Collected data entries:
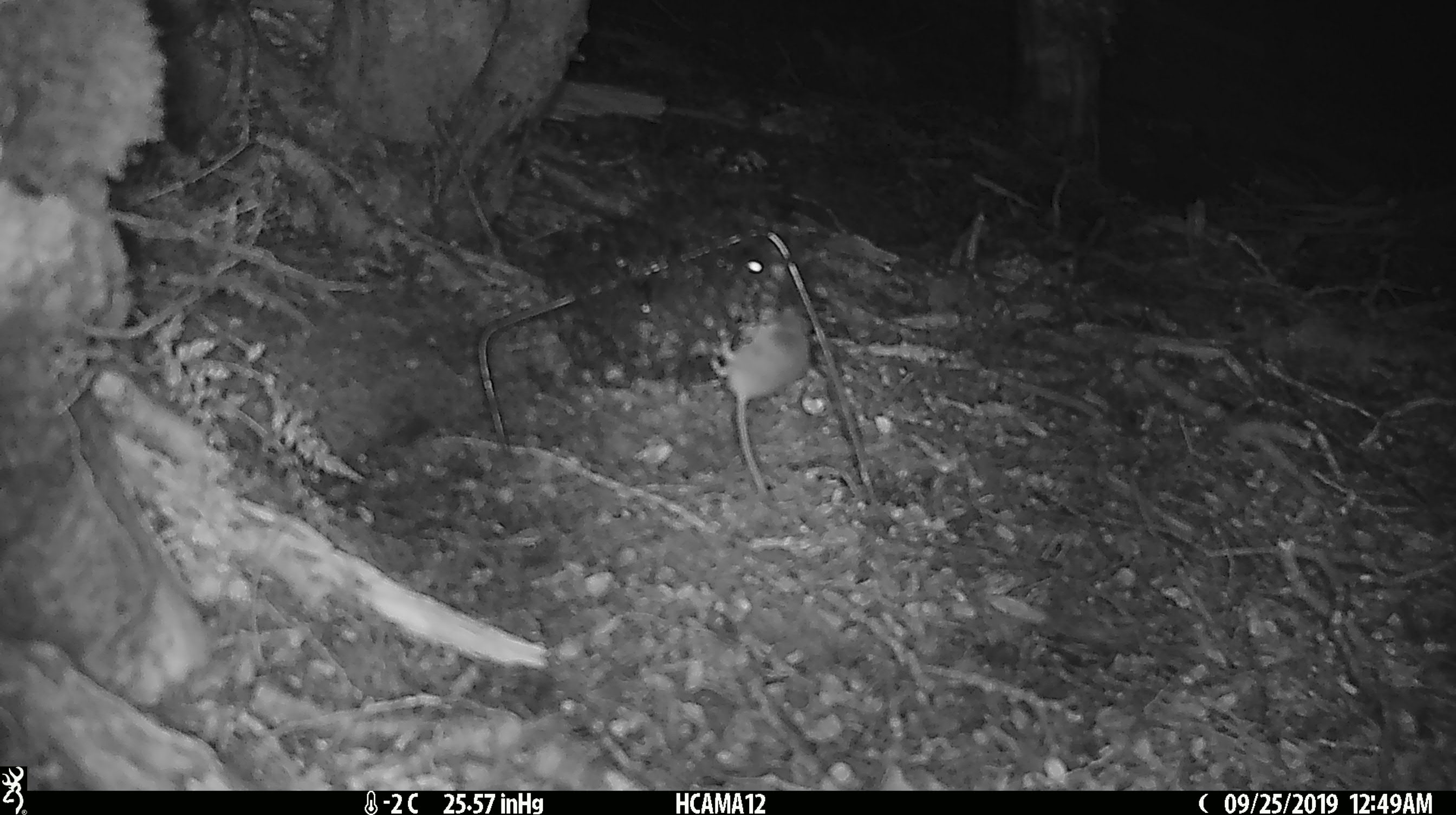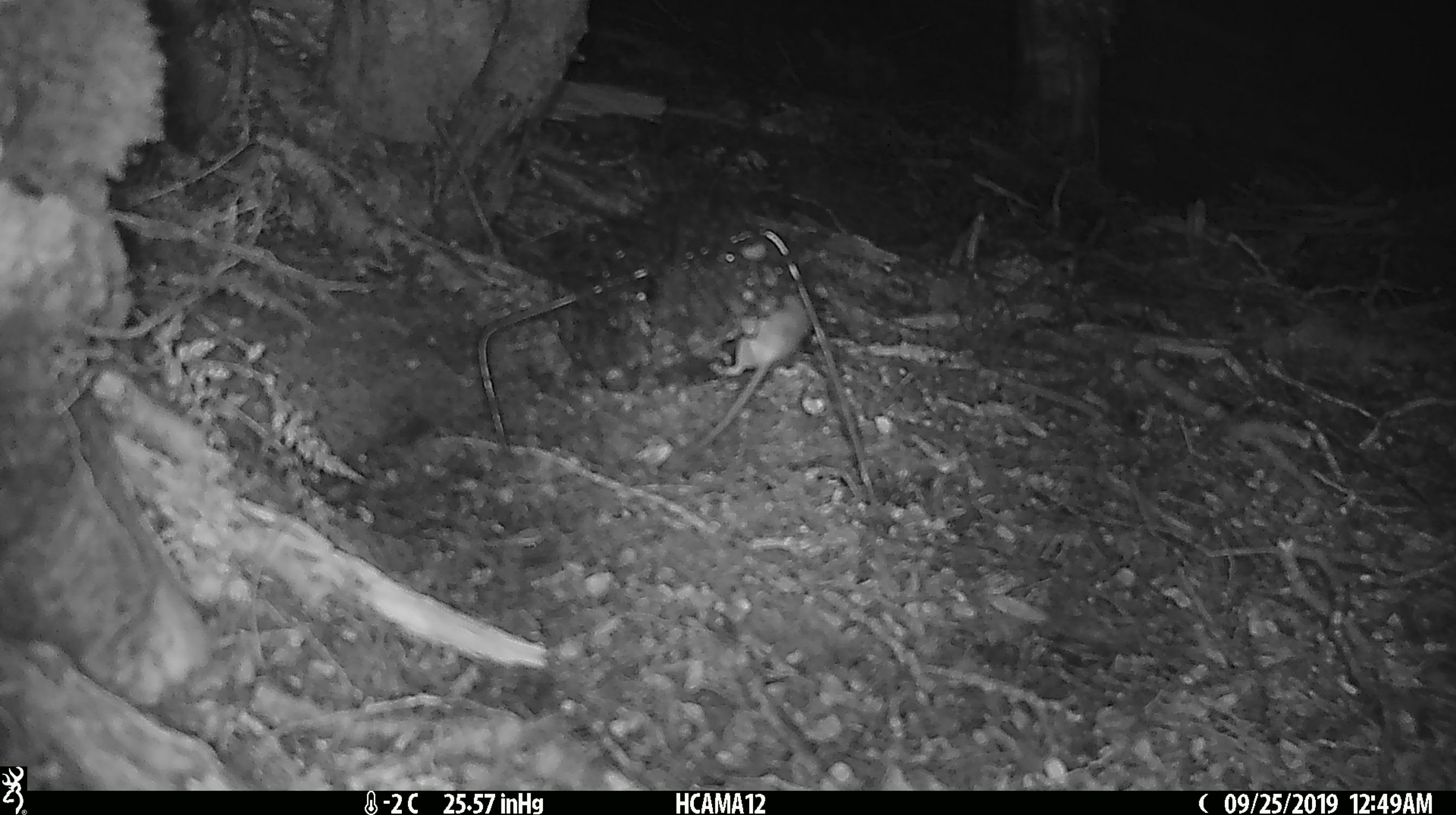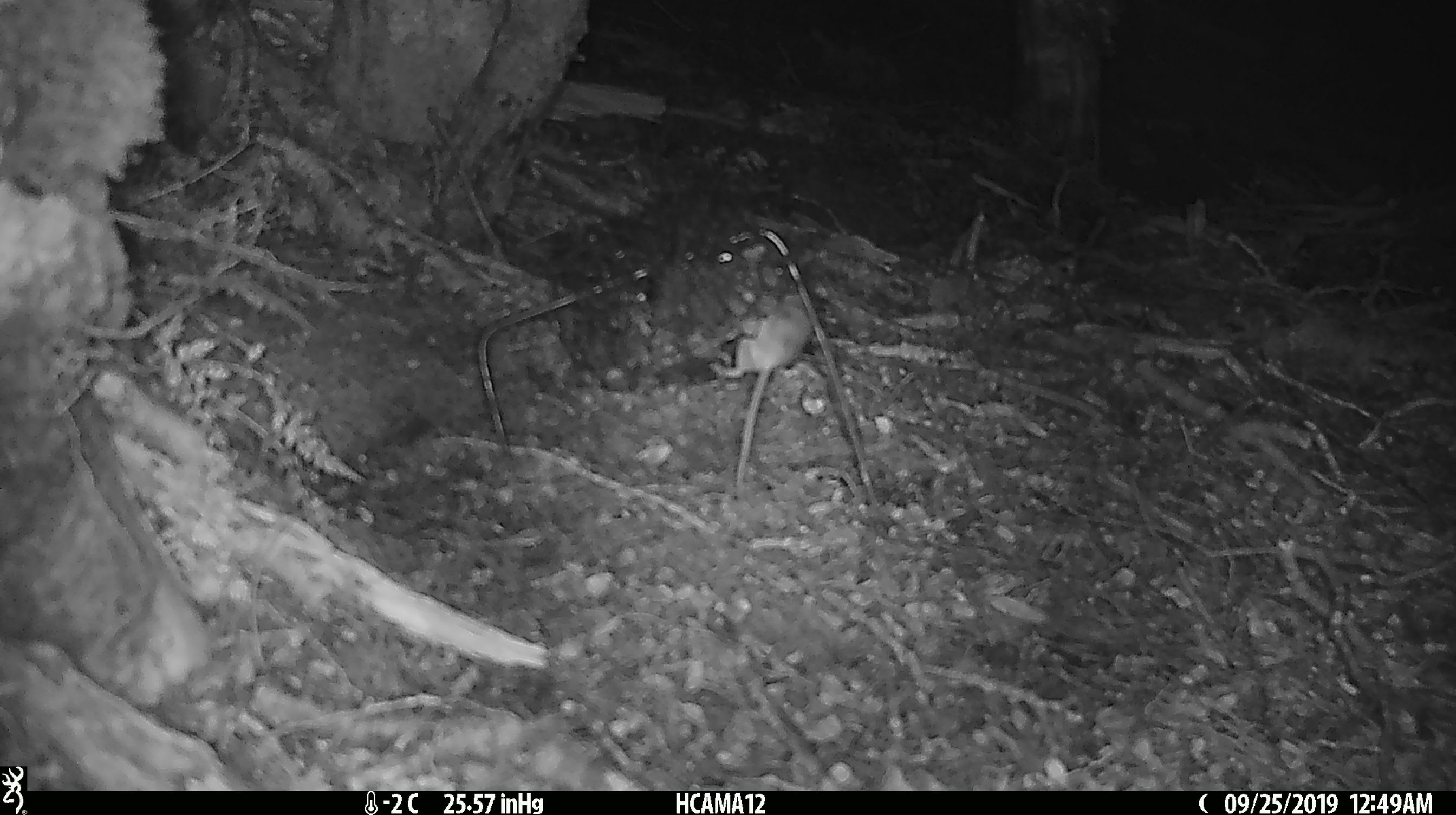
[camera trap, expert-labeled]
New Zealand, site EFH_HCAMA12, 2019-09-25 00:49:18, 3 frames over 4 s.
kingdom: Animalia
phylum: Chordata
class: Mammalia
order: Rodentia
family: Muridae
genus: Mus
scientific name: Mus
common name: mouse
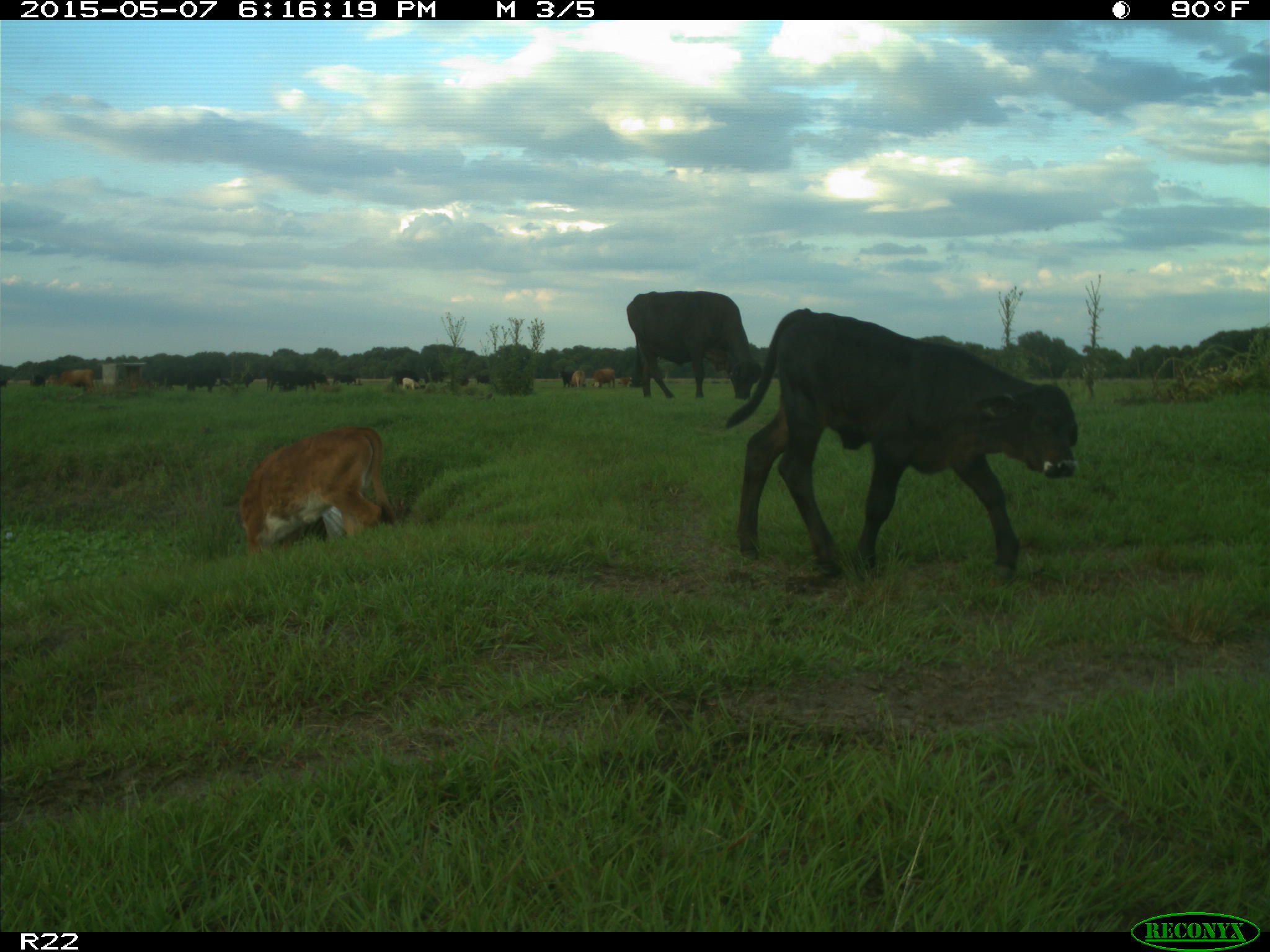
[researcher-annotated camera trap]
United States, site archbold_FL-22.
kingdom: Animalia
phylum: Chordata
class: Mammalia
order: Artiodactyla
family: Bovidae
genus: Bos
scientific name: Bos taurus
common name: domestic cow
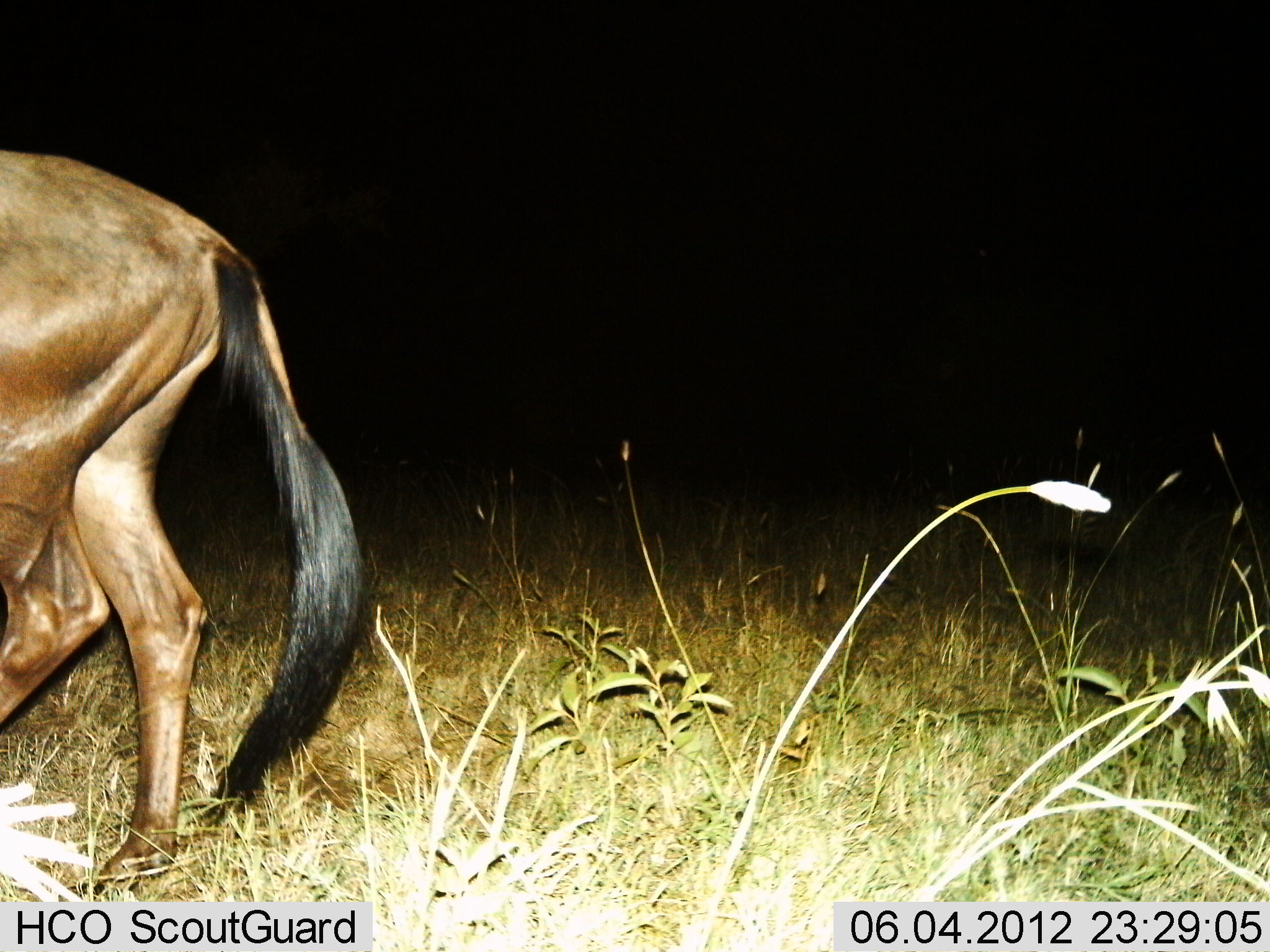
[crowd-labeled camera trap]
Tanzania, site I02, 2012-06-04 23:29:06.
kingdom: Animalia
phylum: Chordata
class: Mammalia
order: Artiodactyla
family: Bovidae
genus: Connochaetes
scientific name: Connochaetes taurinus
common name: blue wildebeest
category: wildebeest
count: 1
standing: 30%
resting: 0%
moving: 70%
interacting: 0%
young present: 0%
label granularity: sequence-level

■ **Problem**
Only the lines containing the word "scientific" should be returned from the data above.

■ **Reply to the task**
scientific name: Mus
scientific name: Bos taurus
scientific name: Connochaetes taurinus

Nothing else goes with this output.